- **Assigned task**
What is the number of lines below that hold "site"? Answer with that number only.

- **Saved entries**

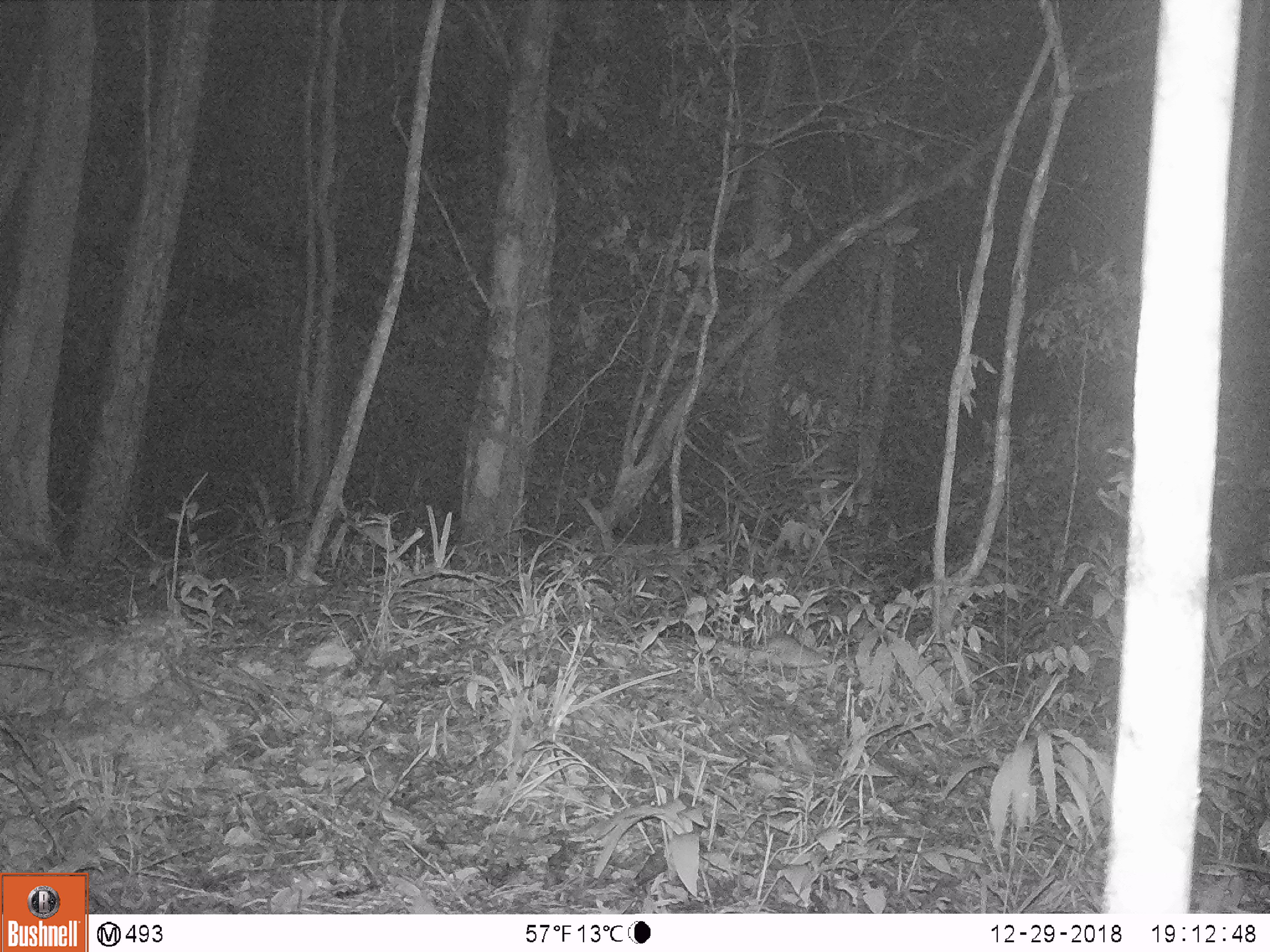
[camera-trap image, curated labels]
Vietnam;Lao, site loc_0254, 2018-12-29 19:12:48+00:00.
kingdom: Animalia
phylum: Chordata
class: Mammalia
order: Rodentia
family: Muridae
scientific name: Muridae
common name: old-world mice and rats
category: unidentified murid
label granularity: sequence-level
---
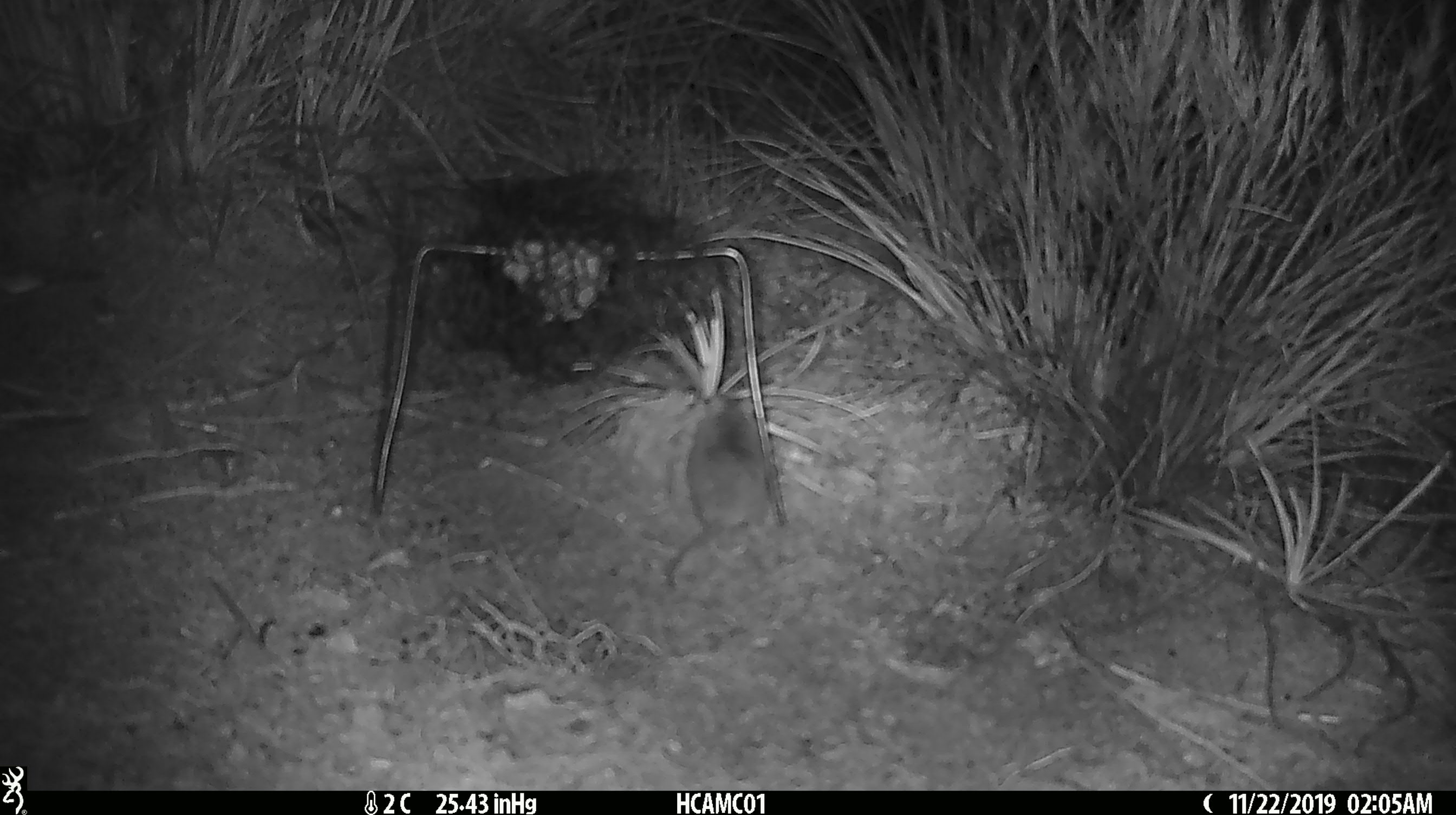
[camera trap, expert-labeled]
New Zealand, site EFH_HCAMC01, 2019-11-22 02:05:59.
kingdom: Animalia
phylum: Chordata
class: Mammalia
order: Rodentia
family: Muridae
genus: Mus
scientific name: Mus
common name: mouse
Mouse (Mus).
==
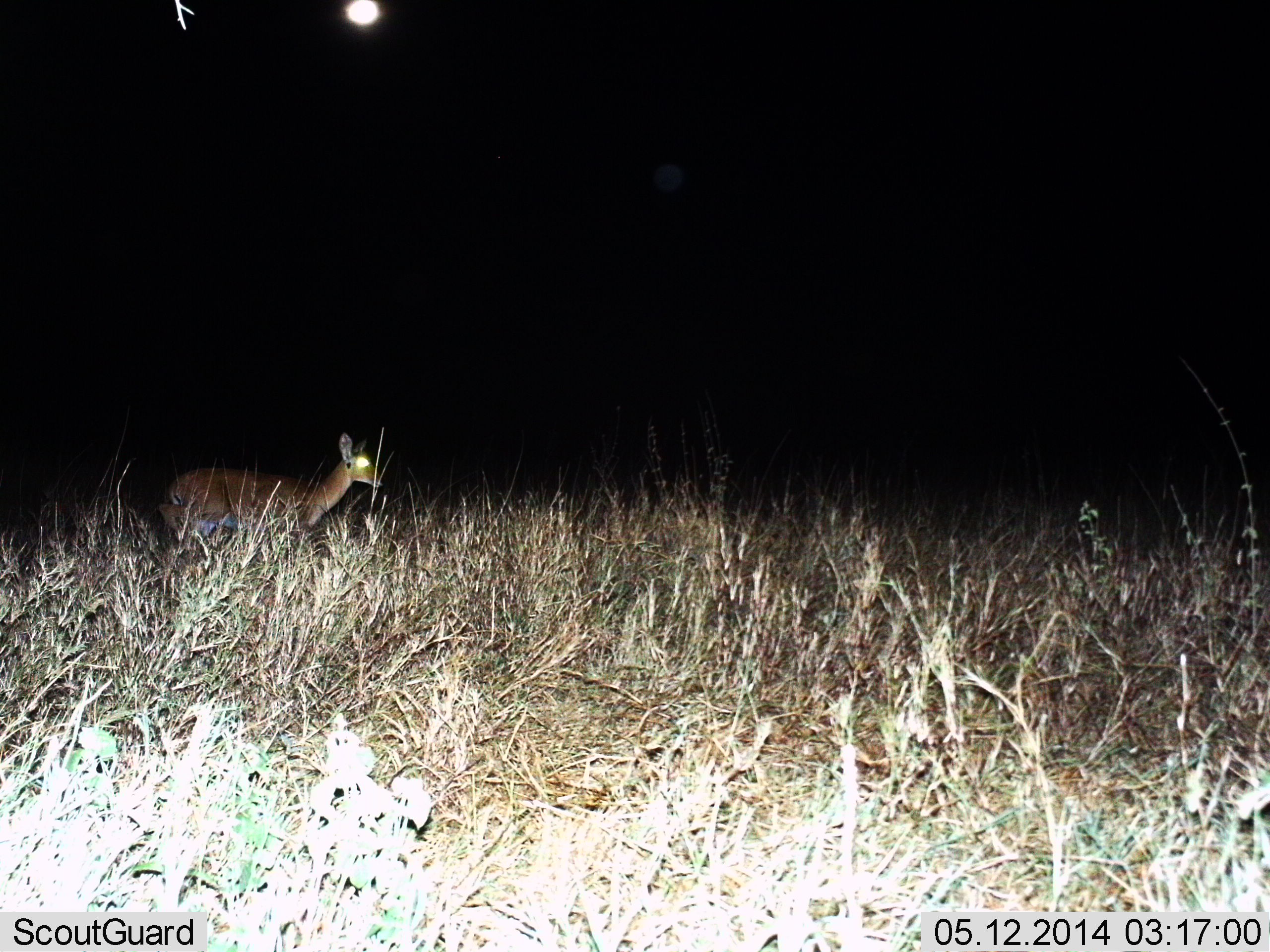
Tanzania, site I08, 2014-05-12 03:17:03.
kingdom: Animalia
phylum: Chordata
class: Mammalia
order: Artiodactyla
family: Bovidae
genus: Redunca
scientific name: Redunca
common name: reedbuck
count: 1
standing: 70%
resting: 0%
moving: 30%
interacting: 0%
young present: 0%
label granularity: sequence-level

- **Answer for this exercise**
3